When she could no longer nurse due to the stress it put on her heart, the bottle was there.


When her weight was not on the charts at all and we had to start fortifying her feeds, the bottle was there.


When I couldn’t make enough milk on my own and needed some help from some precious other mamas, the bottle was there.


When she refused to return to the breast after her surgery, the bottle was there.


When she was diagnosed with food allergies and so many sources of nutrition were unavailable to her, the bottle was there.

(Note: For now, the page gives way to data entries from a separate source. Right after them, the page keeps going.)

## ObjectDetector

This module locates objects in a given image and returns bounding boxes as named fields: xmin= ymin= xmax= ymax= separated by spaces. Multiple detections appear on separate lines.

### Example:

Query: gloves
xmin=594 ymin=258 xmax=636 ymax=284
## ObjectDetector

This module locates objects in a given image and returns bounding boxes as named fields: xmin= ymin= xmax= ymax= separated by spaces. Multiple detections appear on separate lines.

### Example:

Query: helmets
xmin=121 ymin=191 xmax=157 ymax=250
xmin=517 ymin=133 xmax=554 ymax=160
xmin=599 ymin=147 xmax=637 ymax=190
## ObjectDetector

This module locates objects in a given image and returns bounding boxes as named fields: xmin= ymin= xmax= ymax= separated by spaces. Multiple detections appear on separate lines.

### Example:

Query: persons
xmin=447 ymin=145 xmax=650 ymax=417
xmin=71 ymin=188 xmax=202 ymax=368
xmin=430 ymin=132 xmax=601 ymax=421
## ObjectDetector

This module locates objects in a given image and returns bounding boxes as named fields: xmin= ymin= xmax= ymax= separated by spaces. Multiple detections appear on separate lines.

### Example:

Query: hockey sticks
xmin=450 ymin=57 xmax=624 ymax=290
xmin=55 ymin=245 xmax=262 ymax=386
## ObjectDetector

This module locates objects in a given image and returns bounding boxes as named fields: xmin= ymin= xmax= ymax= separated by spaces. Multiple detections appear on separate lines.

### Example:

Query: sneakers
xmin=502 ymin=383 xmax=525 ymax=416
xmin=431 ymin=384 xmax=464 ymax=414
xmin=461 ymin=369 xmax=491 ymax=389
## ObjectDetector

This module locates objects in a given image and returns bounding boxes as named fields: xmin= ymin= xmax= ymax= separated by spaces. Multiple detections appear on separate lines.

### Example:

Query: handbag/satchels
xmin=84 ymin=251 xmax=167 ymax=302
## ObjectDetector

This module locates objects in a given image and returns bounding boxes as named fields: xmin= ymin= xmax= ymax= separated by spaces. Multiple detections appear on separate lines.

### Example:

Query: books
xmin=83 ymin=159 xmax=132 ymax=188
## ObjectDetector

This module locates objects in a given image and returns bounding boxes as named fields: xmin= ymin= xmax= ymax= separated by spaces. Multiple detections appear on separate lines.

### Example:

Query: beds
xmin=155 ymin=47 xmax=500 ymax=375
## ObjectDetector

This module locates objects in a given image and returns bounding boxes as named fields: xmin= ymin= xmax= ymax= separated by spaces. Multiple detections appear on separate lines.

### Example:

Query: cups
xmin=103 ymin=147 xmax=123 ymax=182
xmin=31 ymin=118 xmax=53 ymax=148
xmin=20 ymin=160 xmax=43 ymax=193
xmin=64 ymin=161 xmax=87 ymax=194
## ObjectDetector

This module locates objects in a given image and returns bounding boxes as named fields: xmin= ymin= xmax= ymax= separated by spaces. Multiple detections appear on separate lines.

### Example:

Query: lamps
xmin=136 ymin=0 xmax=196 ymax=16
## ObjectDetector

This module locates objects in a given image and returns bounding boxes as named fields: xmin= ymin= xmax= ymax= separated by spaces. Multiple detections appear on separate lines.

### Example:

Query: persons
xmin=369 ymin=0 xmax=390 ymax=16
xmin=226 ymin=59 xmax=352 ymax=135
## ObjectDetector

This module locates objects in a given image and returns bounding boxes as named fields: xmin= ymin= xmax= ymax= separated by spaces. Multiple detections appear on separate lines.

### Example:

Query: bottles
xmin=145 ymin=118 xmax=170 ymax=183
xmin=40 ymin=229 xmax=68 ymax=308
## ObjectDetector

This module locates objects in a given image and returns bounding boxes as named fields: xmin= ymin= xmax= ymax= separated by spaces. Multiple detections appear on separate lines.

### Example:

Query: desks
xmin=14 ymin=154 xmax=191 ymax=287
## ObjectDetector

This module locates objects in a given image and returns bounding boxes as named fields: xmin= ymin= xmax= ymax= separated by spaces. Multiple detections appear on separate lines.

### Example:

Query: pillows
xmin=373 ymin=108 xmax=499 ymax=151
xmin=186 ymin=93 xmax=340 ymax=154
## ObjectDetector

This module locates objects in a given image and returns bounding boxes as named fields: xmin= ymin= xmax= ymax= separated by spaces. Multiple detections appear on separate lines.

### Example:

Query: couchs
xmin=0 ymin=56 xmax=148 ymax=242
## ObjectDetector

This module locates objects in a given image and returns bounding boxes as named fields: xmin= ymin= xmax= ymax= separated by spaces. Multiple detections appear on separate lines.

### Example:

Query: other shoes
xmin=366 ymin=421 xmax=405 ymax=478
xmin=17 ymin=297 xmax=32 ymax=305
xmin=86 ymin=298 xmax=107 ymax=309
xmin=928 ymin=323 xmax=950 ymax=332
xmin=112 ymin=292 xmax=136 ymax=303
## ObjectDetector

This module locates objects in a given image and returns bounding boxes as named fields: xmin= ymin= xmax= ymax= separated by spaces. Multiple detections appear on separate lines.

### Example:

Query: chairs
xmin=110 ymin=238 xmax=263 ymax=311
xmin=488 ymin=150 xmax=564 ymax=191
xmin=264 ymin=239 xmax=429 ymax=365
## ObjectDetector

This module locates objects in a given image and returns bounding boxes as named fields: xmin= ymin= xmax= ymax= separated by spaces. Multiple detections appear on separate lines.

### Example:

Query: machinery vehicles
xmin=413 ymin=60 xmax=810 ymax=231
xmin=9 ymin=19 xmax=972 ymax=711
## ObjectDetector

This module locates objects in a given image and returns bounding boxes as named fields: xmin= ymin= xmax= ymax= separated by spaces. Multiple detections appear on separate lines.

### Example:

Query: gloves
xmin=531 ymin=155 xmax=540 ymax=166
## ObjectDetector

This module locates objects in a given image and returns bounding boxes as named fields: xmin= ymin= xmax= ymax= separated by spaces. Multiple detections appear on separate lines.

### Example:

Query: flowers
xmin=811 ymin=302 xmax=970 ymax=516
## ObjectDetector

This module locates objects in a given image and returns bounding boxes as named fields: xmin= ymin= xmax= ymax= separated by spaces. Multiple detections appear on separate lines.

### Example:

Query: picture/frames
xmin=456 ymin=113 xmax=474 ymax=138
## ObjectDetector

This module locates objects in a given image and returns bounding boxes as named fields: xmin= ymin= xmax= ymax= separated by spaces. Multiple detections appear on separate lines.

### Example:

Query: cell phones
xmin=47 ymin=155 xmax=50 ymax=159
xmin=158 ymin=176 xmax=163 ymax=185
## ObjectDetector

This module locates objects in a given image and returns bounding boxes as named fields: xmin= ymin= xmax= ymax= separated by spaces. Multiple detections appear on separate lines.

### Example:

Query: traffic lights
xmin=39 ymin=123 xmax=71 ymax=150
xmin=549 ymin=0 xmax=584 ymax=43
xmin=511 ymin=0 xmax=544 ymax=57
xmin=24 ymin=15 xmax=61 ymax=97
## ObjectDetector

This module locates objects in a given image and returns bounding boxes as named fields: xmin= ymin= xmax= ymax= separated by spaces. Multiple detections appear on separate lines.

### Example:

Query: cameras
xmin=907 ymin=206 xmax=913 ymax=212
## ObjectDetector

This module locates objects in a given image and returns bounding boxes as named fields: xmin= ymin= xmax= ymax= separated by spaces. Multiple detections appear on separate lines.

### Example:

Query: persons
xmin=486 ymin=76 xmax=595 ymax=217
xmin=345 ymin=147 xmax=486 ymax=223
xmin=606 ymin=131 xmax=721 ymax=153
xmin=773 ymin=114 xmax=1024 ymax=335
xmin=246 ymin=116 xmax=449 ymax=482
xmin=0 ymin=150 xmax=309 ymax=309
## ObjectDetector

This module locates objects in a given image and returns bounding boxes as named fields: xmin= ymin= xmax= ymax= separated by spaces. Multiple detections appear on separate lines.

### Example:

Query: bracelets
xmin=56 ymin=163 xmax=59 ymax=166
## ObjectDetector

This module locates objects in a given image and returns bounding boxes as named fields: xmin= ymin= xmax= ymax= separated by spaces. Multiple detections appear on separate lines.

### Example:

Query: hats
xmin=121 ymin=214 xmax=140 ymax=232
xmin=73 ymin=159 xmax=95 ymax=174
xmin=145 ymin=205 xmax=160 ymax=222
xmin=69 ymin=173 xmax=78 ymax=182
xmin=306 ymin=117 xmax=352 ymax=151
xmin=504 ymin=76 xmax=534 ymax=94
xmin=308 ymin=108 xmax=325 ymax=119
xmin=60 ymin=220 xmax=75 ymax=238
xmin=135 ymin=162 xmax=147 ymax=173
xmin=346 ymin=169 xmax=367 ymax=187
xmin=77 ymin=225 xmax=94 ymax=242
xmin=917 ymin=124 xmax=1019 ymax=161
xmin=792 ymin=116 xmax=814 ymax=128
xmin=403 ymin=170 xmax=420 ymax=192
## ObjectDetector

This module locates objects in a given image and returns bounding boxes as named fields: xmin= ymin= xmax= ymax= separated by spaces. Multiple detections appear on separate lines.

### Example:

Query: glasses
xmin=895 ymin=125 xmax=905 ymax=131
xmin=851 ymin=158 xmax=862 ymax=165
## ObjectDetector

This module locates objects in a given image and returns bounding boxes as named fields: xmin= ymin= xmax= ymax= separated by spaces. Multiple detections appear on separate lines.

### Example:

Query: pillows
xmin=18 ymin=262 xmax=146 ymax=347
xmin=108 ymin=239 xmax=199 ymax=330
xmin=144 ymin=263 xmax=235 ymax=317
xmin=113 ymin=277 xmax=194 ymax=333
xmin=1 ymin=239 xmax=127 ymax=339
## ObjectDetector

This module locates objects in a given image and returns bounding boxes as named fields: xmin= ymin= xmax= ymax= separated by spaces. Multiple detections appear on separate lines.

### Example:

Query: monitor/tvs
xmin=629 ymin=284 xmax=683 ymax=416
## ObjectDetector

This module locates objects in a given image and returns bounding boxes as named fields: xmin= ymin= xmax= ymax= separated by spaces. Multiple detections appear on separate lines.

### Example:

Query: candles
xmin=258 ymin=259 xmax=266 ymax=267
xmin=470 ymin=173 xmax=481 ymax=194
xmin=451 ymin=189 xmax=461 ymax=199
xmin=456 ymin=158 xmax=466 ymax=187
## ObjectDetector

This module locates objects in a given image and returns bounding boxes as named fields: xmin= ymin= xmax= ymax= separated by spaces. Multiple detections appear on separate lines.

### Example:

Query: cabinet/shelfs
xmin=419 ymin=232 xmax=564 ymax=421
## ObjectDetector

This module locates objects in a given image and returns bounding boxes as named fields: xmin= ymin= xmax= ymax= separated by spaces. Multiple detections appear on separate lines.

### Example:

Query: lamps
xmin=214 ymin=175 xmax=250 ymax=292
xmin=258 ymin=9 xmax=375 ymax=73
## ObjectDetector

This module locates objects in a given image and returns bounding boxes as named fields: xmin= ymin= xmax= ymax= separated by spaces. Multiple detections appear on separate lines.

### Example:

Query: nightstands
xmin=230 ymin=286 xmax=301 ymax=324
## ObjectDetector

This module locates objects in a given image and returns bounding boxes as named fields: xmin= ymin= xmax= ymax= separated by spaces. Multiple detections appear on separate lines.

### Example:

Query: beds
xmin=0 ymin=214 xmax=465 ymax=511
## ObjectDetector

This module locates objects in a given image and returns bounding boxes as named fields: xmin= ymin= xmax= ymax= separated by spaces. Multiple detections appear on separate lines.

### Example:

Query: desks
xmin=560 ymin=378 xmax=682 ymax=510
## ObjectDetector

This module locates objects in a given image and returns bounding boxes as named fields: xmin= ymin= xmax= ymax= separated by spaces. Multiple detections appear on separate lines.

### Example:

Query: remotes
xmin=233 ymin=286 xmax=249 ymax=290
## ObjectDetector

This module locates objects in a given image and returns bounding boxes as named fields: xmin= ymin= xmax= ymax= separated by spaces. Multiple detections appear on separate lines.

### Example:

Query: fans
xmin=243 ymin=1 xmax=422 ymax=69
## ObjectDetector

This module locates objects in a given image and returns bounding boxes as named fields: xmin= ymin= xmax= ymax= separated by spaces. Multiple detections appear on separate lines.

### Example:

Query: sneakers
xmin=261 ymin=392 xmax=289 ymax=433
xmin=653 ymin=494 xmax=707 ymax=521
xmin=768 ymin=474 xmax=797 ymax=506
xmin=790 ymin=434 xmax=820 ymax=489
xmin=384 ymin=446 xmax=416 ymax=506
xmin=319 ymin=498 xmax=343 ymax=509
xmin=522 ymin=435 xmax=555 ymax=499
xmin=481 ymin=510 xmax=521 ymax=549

When she struggled with solids, the bottle was there.


Every night, every day…the bottle was there.


It helped us take our scrawny, heart sick baby and grow her into this hearty, healthy toddler.


I know it is just a conglomeration of plastic bits, but it will forever have my gratitude. I wish that I could have exclusively breastfed her, but that was not our journey…instead this ordinary plastic creation stepped in and helped my baby survive and thrive, and I think that is pretty miraculous.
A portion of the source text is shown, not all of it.